И каково же было ее удивление, когда за день до отъезда в Гренландию ей позвонил некий Вильгельм Брюкнер, представившийся адъютантом фюрера, и сообщил, что Гитлер прочел ее письмо и ему поручено спросить, сможет ли она завтра приехать на один день в Вильгельмсхафен[6].
— Мы бы встретили вас на вокзале и доставили в Хорумерзиль, где сейчас находится фюрер, — заверил он.
Лени сначала подумала, что кто-то захотел над ней подшутить, но адъютант фюрера сумел развеять ее сомнения, и тогда она ответила ему, что приедет.
О своих впечатлениях об этой судьбоносной для нее встрече с Гитлером она потом доверительно поведала Гюнтеру на съемках фильма «S.O.S! Айсберг» в Гренландии. Лени находилась в таком восторге от знакомства с фюрером, оказавшим, по ее собственному признанию, на нее колдовское воздействие, что пытаться вразумить ее было бесполезно. Она сказала, что с ней Гитлер держался очень естественно, просто и скромно, и произвел на нее очень приятное впечатление.

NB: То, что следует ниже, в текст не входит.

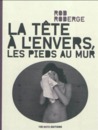 La Tête à l'envers, les pieds au mur La Tête à l'envers, les pieds au mur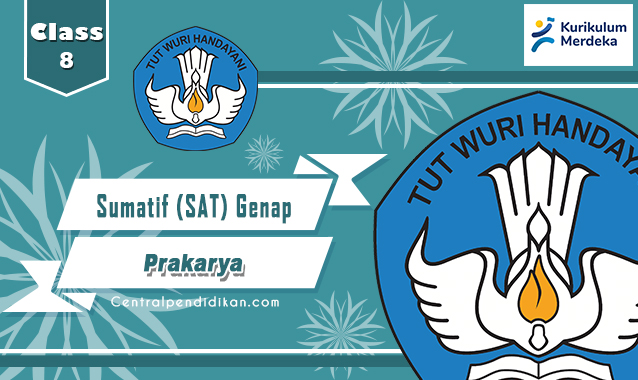 Soal SAT Prakarya Kelas 8 Kurikulum Merdeka, Semester 2
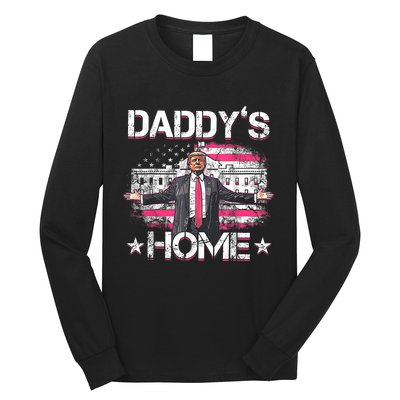 Daddys Home Trump 2024 Funny Trump Take America Back Long Sleeve Shirt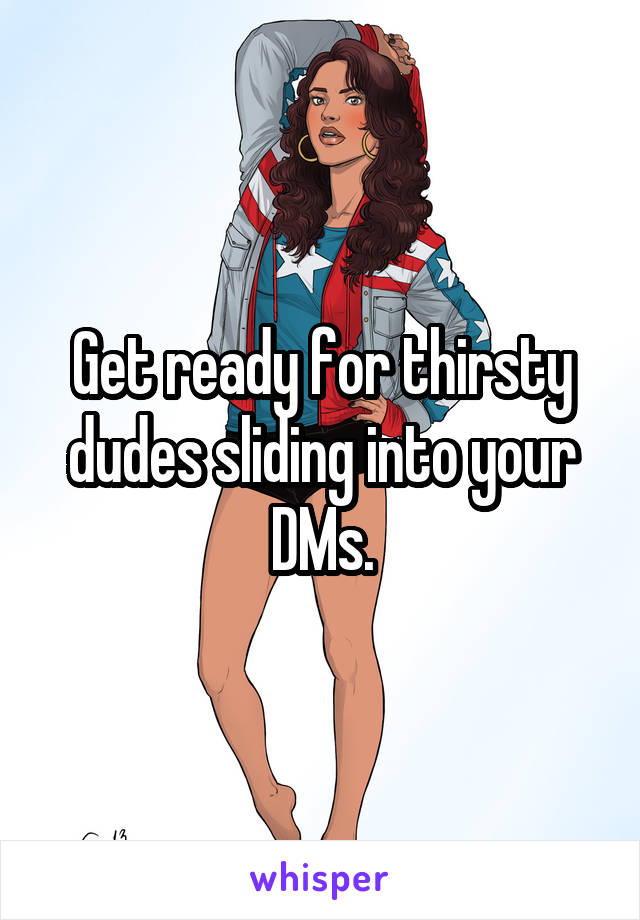 Get ready for thirsty dudes sliding into your DMs.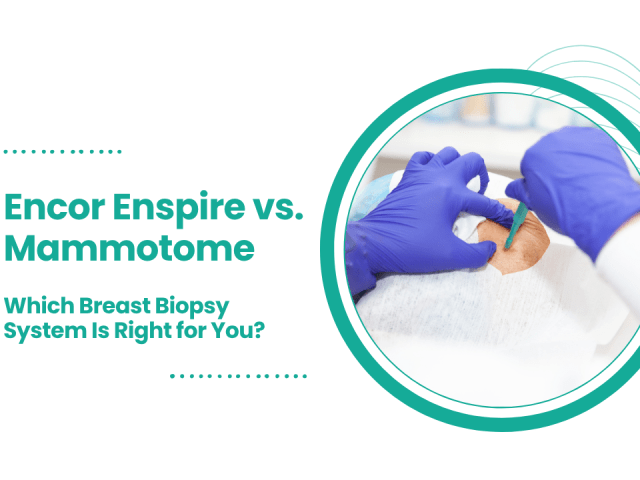Encor Enspire vs. Mammotome: Which Breast Biopsy System Is Right for You?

И вел он себя не как политик, цель которого увлечь за собой людей, а как приватное лицо, человек, на которого даже не подумаешь, что он может воспламенять массы своими призывами.
Когда Лени первый раз увидела вождя национал-социалистов на плакате, он показался ей отвратительным. Но при личной встрече это отвращение куда-то исчезло, и она уже не замечала неприятные его черты — такое от него шло излучение, почти гипнотическое, что это даже немного напугало ее. И если бы она не стала сопротивляться исходящим от Гитлера флюидам, то ее воля была бы просто парализована. При этом Лени заверяла Гюнтера, что как мужчина Гитлер ее совершенно не заинтересовал. Мол, фюрер для нее феномен, которым она может восхищаться, но не любить.